HA & last_man_standing + wait_for_all

esi_y

Active Member
Nov 29, 2023
796
105
43
It's nowhere in the PVE official docs, but corosync does support last_man_standing and when used with HA it is suggested to also set wait_for_all. I found some previous threads, but not in relation to HA.

Now I understand the official PVE endorsed way would be to just use a qdevice, but this does not solve particular situations, for instance looking to maximize off-grid time by having cascade shutdown nodes leaving only 3, with only few essential HA services that won't overload them.

My question is - has anyone been running this in production or at least for a reasonably long period on reasonably large cluster (10+) to test any anomalies when nodes are going down and then re-starting up and its effect on the HA stack on PVE?

Note: As the rebalanacing might end up with even node count, I suppose I better set auto_tie_breaker as well, but that should have no influence on the two above.
 
Last edited:
I guess these configs are not really popular?
Seems so.

Actually I now tried to understand (Redhat) what tie_breaker and last_man would do. While I am sure that I did not really understand all the details and implications I am fairly sure I do not want this. In my picture there is always "split brain" possible, which might be fatal for known reasons.

Sorry, I have no well-founded knowledge...
 
In my picture there is always "split brain" possible

I understood the options (and recommended combos) are there to not have end up in a split-brain.

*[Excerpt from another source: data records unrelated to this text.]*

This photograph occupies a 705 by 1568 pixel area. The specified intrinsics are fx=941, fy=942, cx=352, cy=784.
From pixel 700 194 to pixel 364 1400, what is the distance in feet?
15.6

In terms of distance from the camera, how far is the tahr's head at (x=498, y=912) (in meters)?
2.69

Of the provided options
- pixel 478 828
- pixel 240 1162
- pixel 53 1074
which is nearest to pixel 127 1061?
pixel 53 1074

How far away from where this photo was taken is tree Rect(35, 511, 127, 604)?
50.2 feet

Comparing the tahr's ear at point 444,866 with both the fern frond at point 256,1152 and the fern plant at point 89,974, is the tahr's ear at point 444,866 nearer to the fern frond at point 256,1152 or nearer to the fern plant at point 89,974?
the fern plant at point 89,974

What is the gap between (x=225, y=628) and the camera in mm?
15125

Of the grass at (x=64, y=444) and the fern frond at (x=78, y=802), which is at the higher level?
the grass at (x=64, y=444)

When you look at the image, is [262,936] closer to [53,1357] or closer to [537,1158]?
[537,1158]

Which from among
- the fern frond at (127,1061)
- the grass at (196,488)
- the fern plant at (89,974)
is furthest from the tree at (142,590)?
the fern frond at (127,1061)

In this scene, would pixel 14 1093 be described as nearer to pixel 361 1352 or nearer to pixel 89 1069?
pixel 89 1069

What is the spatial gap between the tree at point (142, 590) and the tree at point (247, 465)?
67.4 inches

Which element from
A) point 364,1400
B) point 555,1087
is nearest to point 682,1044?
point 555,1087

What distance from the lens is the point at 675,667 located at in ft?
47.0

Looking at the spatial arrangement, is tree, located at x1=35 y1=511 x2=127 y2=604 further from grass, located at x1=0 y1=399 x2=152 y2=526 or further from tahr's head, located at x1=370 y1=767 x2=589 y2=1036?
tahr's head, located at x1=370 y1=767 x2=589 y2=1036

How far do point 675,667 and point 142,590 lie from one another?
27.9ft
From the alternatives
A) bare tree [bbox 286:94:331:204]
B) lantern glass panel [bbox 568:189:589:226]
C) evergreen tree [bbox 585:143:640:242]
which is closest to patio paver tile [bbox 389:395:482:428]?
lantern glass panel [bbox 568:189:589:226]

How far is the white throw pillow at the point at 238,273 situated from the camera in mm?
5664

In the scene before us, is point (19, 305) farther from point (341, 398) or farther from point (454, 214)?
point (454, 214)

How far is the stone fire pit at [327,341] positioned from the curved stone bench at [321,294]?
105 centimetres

What specifically was the point where you got the impression?
 
It makes sense that you should set wait_for_all if you set last_man_standing, because there may be a quorate minority. So after a cold start we need all nodes connected to be quorate.

But this means if just ONE of your nodes dies after a powerloss, the other nodes won't get quorate on their own. The bigger the cluster, the bigger the risk. On a 10+ node cluster, this is definitely a no go for me.
 
It makes sense that you should set wait_for_all if you set last_man_standing, because there may be a quorate minority. So after a cold start we need all nodes connected to be quorate.

But this means if just ONE of your nodes dies after a powerloss, the other nodes won't get quorate on their own. The bigger the cluster, the bigger the risk. On a 10+ node cluster, this is definitely a no go for me.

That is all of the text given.